The root of the problem is usually in the mindset that assigns “value” to each individual recipient’s address. It prevents marketers from efficiently removing unengaged recipients and forces them to create arbitrary rules to keep as many recipients “active” as possible. This kind of defeats the purpose - by keeping a large number of unengaged recipients - possibly traps - in the list will permanently affect sender reputation.

For the removal of unengaged to make any sense you need to start thinking multi-channel. Forget about the latest orders and site visits - those come from various sources. You MUST start attributing engagement to exact channels so you don’t mix website engagement that came from a Facebook ad with engagements initiating from email.
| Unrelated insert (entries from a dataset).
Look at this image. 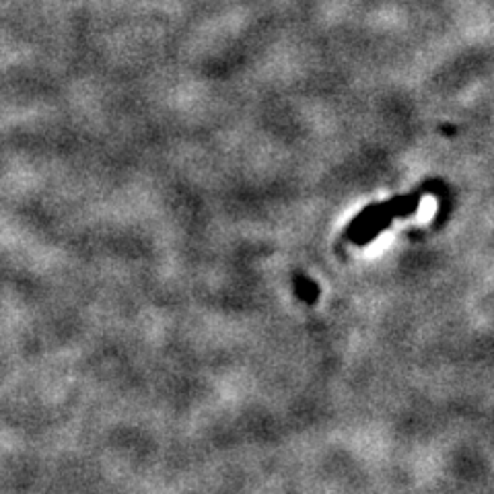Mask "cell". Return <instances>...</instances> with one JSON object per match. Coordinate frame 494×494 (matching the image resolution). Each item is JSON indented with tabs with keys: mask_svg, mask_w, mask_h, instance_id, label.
<instances>
[{
	"mask_svg": "<svg viewBox=\"0 0 494 494\" xmlns=\"http://www.w3.org/2000/svg\"><path fill=\"white\" fill-rule=\"evenodd\" d=\"M295 282L299 284L301 295L305 299H309V301H315V299H318V286H315L313 282H309L305 276H295Z\"/></svg>",
	"mask_w": 494,
	"mask_h": 494,
	"instance_id": "cell-1",
	"label": "cell"
}]
</instances>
Only when you start properly measuring engagement for email as a channel can you start looking at unengaged as unengaged with your email communication.

At Mailkit we have built engagement scoring years ago to address this very issue and let marketers do more efficient segmentation. Most importantly by measuring the engagement over time you will be able to target reactivation campaigns to your less engaged customers to reactivate them. Once the recipients cross the threshold into the unengaged category you should not waste time, money and energy on reactivation - it’s too late.

Don’t forget there are other channels and the fact that the recipient is no longer interested in your emails doesn’t mean he’s no longer your customer. As customers mature they move across channels. You should not be intent on keeping them on one specific channel but rather making sure you have a happy customer… even though he may no longer like your emails.